* YOUR OBJECTIVE *
Every entry has to be restated word for word.

* RECORD EXCERPTS *

● ● ● ●

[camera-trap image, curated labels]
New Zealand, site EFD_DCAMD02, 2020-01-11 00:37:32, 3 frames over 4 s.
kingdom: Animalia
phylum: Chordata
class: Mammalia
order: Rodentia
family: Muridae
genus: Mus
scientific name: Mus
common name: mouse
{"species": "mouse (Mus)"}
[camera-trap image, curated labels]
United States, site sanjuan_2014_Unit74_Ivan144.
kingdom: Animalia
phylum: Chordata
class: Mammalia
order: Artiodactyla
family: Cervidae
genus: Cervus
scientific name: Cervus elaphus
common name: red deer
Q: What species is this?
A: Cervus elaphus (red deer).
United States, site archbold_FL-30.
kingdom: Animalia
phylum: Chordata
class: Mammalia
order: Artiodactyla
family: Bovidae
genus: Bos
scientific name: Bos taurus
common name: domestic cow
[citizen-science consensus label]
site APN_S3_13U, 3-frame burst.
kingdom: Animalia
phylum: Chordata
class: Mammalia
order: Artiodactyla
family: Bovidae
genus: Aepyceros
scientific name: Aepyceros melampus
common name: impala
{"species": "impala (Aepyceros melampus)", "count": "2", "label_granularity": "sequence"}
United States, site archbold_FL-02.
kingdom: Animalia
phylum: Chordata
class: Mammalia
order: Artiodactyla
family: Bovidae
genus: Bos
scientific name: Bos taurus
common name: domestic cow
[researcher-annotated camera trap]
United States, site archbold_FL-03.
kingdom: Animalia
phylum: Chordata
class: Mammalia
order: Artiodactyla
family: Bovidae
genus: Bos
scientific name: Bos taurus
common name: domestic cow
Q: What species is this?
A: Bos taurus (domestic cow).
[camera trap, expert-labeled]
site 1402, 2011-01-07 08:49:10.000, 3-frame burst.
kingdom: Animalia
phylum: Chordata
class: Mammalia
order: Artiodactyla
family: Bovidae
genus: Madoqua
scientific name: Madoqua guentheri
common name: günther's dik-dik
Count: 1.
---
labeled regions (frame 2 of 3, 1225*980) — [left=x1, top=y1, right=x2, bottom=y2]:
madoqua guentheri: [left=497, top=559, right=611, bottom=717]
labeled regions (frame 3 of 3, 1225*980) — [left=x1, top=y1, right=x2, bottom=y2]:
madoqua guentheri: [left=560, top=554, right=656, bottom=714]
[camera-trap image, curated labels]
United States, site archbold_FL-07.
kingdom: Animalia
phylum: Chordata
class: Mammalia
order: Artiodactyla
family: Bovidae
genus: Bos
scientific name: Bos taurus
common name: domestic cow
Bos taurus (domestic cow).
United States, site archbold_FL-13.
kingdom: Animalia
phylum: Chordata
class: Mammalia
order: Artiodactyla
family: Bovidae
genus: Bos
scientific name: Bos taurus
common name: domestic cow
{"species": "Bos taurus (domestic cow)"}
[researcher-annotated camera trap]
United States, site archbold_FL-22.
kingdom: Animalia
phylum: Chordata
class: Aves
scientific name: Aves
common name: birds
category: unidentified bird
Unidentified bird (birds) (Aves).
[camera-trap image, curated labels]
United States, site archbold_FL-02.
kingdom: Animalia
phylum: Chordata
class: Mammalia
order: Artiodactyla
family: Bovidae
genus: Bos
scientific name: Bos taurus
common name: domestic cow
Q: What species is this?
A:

● ● ● ●

* WORKED SOLUTION *
[camera-trap image, curated labels]
New Zealand, site EFD_DCAMD02, 2020-01-11 00:37:32, 3 frames over 4 s.
kingdom: Animalia
phylum: Chordata
class: Mammalia
order: Rodentia
family: Muridae
genus: Mus
scientific name: Mus
common name: mouse
{"species": "mouse (Mus)"}
[camera-trap image, curated labels]
United States, site sanjuan_2014_Unit74_Ivan144.
kingdom: Animalia
phylum: Chordata
class: Mammalia
order: Artiodactyla
family: Cervidae
genus: Cervus
scientific name: Cervus elaphus
common name: red deer
Q: What species is this?
A: Cervus elaphus (red deer).
United States, site archbold_FL-30.
kingdom: Animalia
phylum: Chordata
class: Mammalia
order: Artiodactyla
family: Bovidae
genus: Bos
scientific name: Bos taurus
common name: domestic cow
[citizen-science consensus label]
site APN_S3_13U, 3-frame burst.
kingdom: Animalia
phylum: Chordata
class: Mammalia
order: Artiodactyla
family: Bovidae
genus: Aepyceros
scientific name: Aepyceros melampus
common name: impala
{"species": "impala (Aepyceros melampus)", "count": "2", "label_granularity": "sequence"}
United States, site archbold_FL-02.
kingdom: Animalia
phylum: Chordata
class: Mammalia
order: Artiodactyla
family: Bovidae
genus: Bos
scientific name: Bos taurus
common name: domestic cow
[researcher-annotated camera trap]
United States, site archbold_FL-03.
kingdom: Animalia
phylum: Chordata
class: Mammalia
order: Artiodactyla
family: Bovidae
genus: Bos
scientific name: Bos taurus
common name: domestic cow
Q: What species is this?
A: Bos taurus (domestic cow).
[camera trap, expert-labeled]
site 1402, 2011-01-07 08:49:10.000, 3-frame burst.
kingdom: Animalia
phylum: Chordata
class: Mammalia
order: Artiodactyla
family: Bovidae
genus: Madoqua
scientific name: Madoqua guentheri
common name: günther's dik-dik
Count: 1.
---
labeled regions (frame 2 of 3, 1225*980) — [left=x1, top=y1, right=x2, bottom=y2]:
madoqua guentheri: [left=497, top=559, right=611, bottom=717]
labeled regions (frame 3 of 3, 1225*980) — [left=x1, top=y1, right=x2, bottom=y2]:
madoqua guentheri: [left=560, top=554, right=656, bottom=714]
[camera-trap image, curated labels]
United States, site archbold_FL-07.
kingdom: Animalia
phylum: Chordata
class: Mammalia
order: Artiodactyla
family: Bovidae
genus: Bos
scientific name: Bos taurus
common name: domestic cow
Bos taurus (domestic cow).
United States, site archbold_FL-13.
kingdom: Animalia
phylum: Chordata
class: Mammalia
order: Artiodactyla
family: Bovidae
genus: Bos
scientific name: Bos taurus
common name: domestic cow
{"species": "Bos taurus (domestic cow)"}
[researcher-annotated camera trap]
United States, site archbold_FL-22.
kingdom: Animalia
phylum: Chordata
class: Aves
scientific name: Aves
common name: birds
category: unidentified bird
Unidentified bird (birds) (Aves).
[camera-trap image, curated labels]
United States, site archbold_FL-02.
kingdom: Animalia
phylum: Chordata
class: Mammalia
order: Artiodactyla
family: Bovidae
genus: Bos
scientific name: Bos taurus
common name: domestic cow
Q: What species is this?
A:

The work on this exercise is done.